Debugging networking issues with multi-node Kubernetes on VirtualBox

Since this is the third time I've burned more than a few hours on this particular problem, I thought I'd finally write up a blog post. Hopefully I find this post in the future, the fourth time I run into the problem.

What problem is that? Well, when I build a new Kubernetes cluster with multiple nodes in VirtualBox (usually orchestrated with Vagrant and Ansible, using my geerlingguy.kubernetes role), I get everything running. kubectl works fine, all pods (including CoreDNS, Flannel or Calico, kube-apiserver, the scheduler) report Running, and everything in the cluster seems right. But there are lots of strange networking issues.
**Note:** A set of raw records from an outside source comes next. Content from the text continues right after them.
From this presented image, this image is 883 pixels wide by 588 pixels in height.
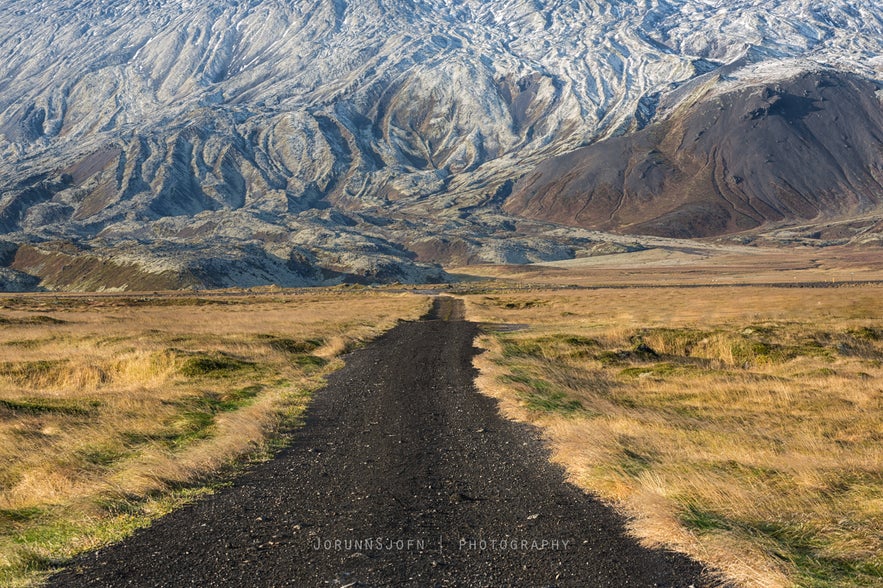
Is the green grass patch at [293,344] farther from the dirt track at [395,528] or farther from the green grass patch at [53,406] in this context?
the dirt track at [395,528]

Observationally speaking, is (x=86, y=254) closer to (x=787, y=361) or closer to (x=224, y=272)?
(x=224, y=272)

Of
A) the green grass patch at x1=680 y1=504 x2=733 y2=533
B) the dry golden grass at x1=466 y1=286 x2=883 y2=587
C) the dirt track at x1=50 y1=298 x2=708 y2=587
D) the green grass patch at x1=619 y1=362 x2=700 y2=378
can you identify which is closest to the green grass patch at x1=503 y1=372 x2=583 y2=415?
the dry golden grass at x1=466 y1=286 x2=883 y2=587

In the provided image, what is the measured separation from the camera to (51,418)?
582 inches

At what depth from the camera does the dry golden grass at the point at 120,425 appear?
9094mm

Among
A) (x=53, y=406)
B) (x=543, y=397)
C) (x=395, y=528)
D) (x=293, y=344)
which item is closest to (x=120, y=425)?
(x=53, y=406)

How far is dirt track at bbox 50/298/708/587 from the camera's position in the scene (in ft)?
24.1

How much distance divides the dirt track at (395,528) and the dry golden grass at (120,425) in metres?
0.86

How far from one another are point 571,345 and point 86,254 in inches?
7610

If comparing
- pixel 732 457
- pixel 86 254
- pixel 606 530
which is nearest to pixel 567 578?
pixel 606 530

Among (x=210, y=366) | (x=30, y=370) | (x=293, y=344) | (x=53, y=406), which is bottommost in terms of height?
(x=293, y=344)

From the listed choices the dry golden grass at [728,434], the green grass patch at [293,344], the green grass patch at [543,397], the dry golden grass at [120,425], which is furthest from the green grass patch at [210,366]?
the green grass patch at [543,397]

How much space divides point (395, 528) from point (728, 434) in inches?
399

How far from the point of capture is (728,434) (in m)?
15.0

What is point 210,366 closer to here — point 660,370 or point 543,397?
point 543,397
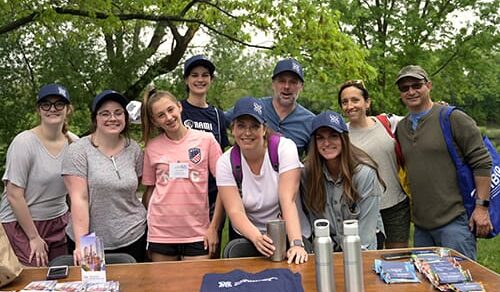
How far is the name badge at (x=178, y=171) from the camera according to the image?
10.7 feet

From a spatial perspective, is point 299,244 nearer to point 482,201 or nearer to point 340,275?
point 340,275

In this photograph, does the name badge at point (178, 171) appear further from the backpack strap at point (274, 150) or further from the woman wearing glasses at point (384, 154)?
the woman wearing glasses at point (384, 154)

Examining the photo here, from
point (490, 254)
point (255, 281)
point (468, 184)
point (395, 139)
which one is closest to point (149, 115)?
point (255, 281)

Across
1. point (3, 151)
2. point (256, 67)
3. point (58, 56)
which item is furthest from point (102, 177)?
point (256, 67)

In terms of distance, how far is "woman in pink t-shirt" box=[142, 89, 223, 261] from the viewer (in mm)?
3256

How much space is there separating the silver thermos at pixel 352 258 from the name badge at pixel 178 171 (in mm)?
1424

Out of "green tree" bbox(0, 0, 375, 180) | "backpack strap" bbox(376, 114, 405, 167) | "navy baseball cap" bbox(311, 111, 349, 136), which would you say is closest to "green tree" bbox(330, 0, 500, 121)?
"green tree" bbox(0, 0, 375, 180)

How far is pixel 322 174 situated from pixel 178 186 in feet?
3.01

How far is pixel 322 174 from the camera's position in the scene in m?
3.15

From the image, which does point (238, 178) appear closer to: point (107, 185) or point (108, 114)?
point (107, 185)

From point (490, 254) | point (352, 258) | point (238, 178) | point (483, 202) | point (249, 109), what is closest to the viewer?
point (352, 258)

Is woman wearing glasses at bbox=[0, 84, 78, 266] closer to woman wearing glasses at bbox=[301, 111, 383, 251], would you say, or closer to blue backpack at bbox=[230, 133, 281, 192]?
blue backpack at bbox=[230, 133, 281, 192]

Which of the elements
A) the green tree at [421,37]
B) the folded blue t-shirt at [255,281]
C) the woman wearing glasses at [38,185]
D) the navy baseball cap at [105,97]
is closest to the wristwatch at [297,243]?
the folded blue t-shirt at [255,281]

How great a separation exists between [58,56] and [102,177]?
571 centimetres
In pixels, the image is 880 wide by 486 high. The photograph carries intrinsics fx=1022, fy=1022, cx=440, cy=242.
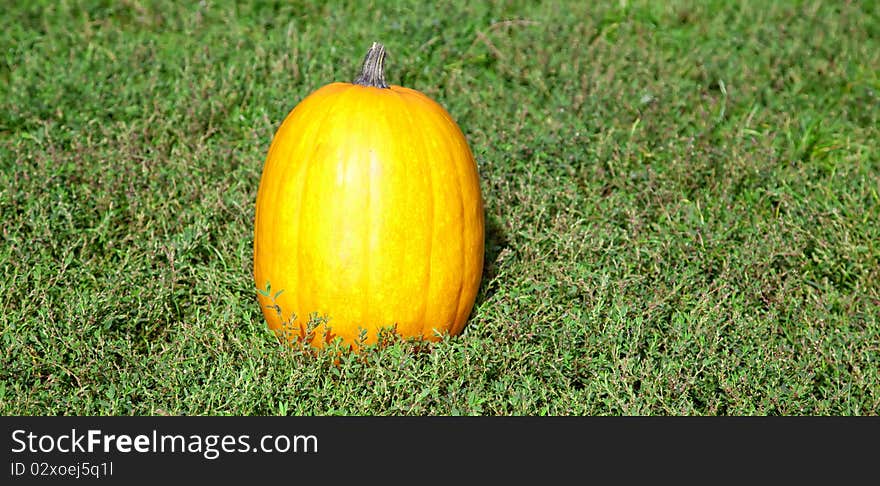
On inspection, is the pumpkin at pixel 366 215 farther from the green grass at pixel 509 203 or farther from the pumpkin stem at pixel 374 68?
the green grass at pixel 509 203

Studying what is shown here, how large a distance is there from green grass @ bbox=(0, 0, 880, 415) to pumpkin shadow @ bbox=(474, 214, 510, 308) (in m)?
0.02

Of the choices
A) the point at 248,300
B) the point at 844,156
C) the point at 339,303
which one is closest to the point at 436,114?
the point at 339,303

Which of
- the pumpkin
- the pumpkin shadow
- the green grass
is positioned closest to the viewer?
the pumpkin

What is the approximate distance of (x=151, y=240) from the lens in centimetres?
395

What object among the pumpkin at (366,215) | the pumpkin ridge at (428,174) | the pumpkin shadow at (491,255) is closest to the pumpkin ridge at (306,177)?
the pumpkin at (366,215)

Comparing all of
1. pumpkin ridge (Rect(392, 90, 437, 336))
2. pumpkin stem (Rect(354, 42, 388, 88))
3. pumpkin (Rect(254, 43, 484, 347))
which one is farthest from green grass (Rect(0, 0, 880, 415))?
pumpkin stem (Rect(354, 42, 388, 88))

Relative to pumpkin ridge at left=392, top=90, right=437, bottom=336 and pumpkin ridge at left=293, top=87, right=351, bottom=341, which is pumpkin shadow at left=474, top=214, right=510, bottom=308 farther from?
pumpkin ridge at left=293, top=87, right=351, bottom=341

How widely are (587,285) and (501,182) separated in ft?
2.77

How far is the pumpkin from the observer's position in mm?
3107

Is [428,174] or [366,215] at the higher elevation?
[428,174]

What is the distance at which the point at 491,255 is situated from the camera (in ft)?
13.1

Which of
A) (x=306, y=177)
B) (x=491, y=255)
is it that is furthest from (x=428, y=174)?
(x=491, y=255)

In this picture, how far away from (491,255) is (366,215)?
990mm

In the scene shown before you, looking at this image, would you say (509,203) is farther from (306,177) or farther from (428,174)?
(306,177)
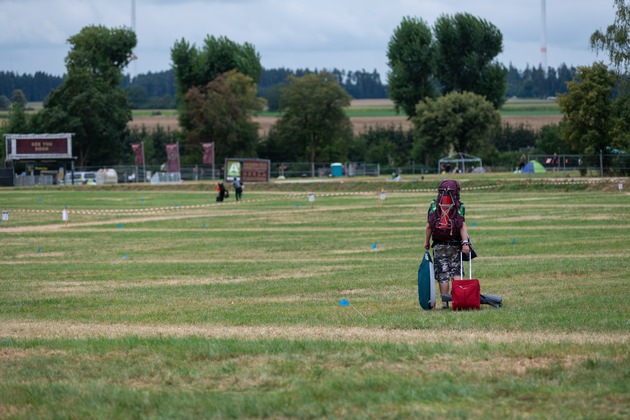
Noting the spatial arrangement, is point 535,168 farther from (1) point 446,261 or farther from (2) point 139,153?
(1) point 446,261

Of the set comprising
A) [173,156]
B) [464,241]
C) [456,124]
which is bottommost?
[464,241]

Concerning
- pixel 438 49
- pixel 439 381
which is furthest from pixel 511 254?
pixel 438 49

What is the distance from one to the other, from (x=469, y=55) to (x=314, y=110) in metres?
21.9

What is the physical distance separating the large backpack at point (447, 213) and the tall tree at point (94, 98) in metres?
121

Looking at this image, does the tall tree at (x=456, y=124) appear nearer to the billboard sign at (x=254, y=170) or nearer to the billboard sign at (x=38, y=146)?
the billboard sign at (x=254, y=170)

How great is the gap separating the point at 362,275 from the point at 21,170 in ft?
368

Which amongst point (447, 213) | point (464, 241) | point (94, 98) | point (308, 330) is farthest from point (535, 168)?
point (308, 330)

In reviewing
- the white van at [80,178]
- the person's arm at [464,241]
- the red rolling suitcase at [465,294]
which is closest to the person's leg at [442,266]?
the person's arm at [464,241]

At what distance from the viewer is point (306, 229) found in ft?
137

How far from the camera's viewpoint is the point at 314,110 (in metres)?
131

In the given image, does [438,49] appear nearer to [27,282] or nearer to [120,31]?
[120,31]

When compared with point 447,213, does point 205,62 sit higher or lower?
higher

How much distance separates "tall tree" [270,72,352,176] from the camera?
131 m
Sometimes internal DNS queries work. Most of the time not. I can't ping other pods by their IP address. Some of the debugging I do includes:

  • Run through everything in the Debug Services documentation. Determine services are configured fine, and see that my service endpoint are registering correctly.
  • Run through everything in the Debugging DNS Resolution documentation. Determine DNS is not working fine, but hit the end of the rope when I've tried every solution under the sun, and determine host DNS is fine, and CoreDNS is configured correctly... it's just not getting results.
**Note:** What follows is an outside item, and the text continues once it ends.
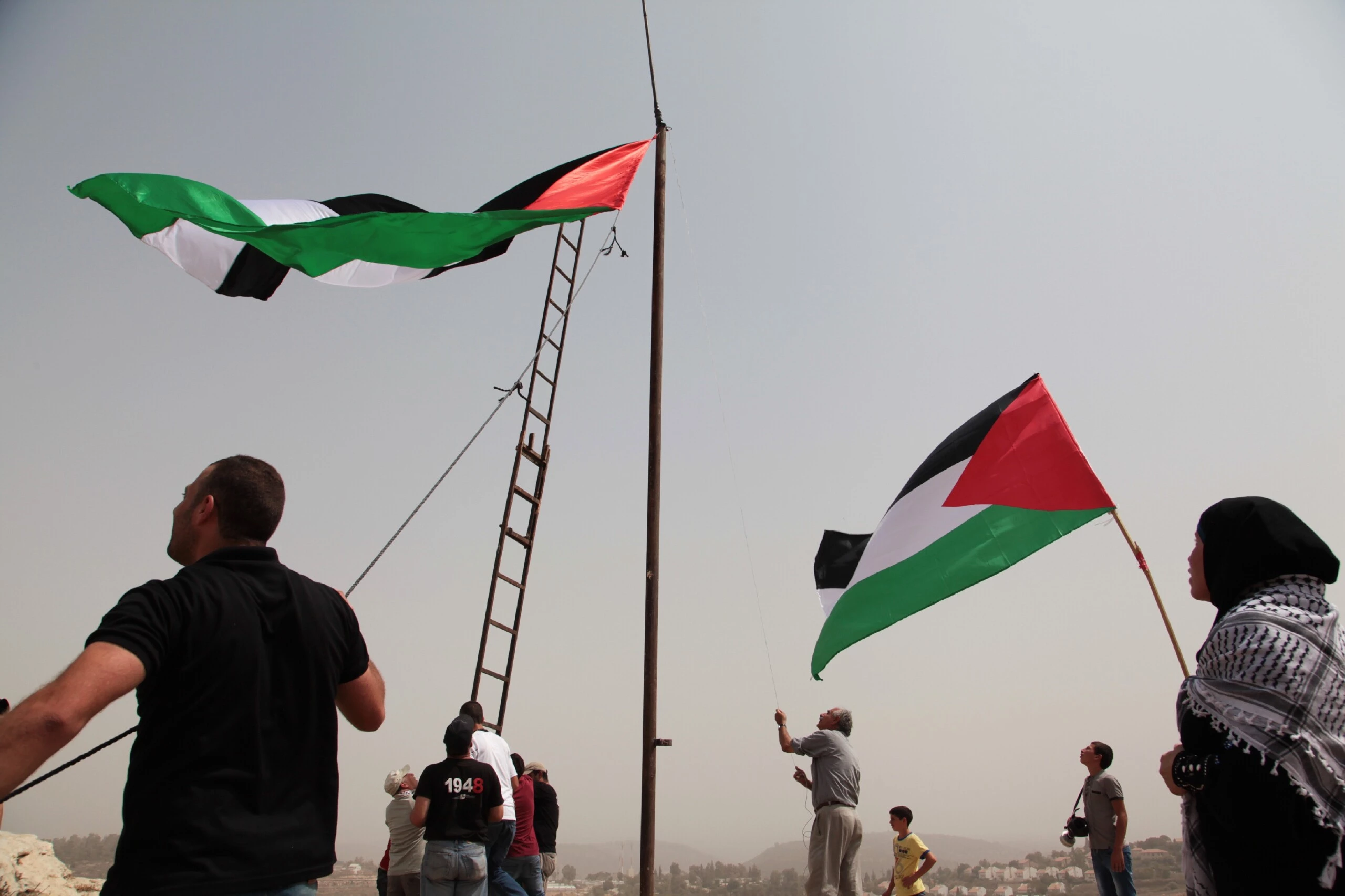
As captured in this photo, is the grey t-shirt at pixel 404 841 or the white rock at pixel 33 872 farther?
the white rock at pixel 33 872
One of the things that finally tipped me off to the problem was debugging DNS.

I started a debug pod running busybox:

$ kubectl run -i --tty --rm debug --image=busybox --restart=Never -- sh

Once it came up, I ran nslookup, but it said 'no servers could be reached':

/ # nslookup kubernetes.default
;; connection timed out; no servers could be reached

If I looked at the pod's /etc/resolv.conf, it seemed to be configured correctly:

/ # cat /etc/resolv.conf
nameserver 10.96.0.10
search default.svc.cluster.local svc.cluster.local cluster.local
options ndots:5

But it couldn't reach CoreDNS running on 10.96.0.10. Hmm. I also tried ping [ip of another pod] and couldn't ping any other pods. This pointed to a general networking issue on the cluster, because you should be able to ping other pods by IP address in the same namespace.

I could also enable logging in CoreDNS (by editing the DNS ConfigMap) and then monitor DNS logs with kubectl logs -f -n kube-system -l k8s-app=kube-dns, and I would sometimes see many messages like:

2018/11/12 07:40:00 [ERROR] 2 AAAA: unreachable backend: read udp 192.168.18.1:36161->10.0.2.3:53: i/o timeout

Then I remembered a while back, while working on my local development environment for the Raspberry Pi Dramble cluster, I encountered similar networking issues. And the problem is VirtualBox creates a number of virtual network interfaces. Flannel and Calico, at least, both pick the first interface on a server, and use that to set up their own virtual networks. If they pick the default first VirtualBox network, they'll use a 10.0.2.x network that's used for the default NAT interface (enp0s3), and not the external bridge interface you configure (in my case, 192.168.7.x, or enp0s8 on Debian).

For Flannel, you need to edit the kube-flannel-ds-amd64 DaemonSet, adding the cli option - --iface=enp0s8 under the kube-flannel container spec.

For Calico, you need to edit the calico-node DaemonSet, adding the IP_AUTODETECTION_METHOD environment variable with the value interface=enp0s8.

After doing that, the networking should work correctly, and your Pods should be able to see each other. Your services (NodePorts, LoadBalancers, etc.) should also start magically working! Note that, even without this fix, iptables routes may be working correctly (they're configured via kube-proxy), so it may look like a NodePort is open and ready, but you won't get a response if the CNI (Flannel, Calico, Weave) is not configured correctly for your cluster.

A few of the issues / resources that were also helpful in debugging this problem:

Addendum

One other note: I'm using Debian 10 in this particular instance, and it uses nftables for the iptables backend... which is not currently compatible with Kubernetes' network proxying setup. So in addition to the Flannel/Calico CNI changes to use the correct interface, I had to set iptables to use iptables-legacy instead of nftables:

sudo update-alternatives --set iptables /usr/sbin/iptables-legacy
sudo update-alternatives --set ip6tables /usr/sbin/ip6tables-legacy

If using Fedora, you just need the first of those two commands. With Ansible, I used the alternatives module to make the changes.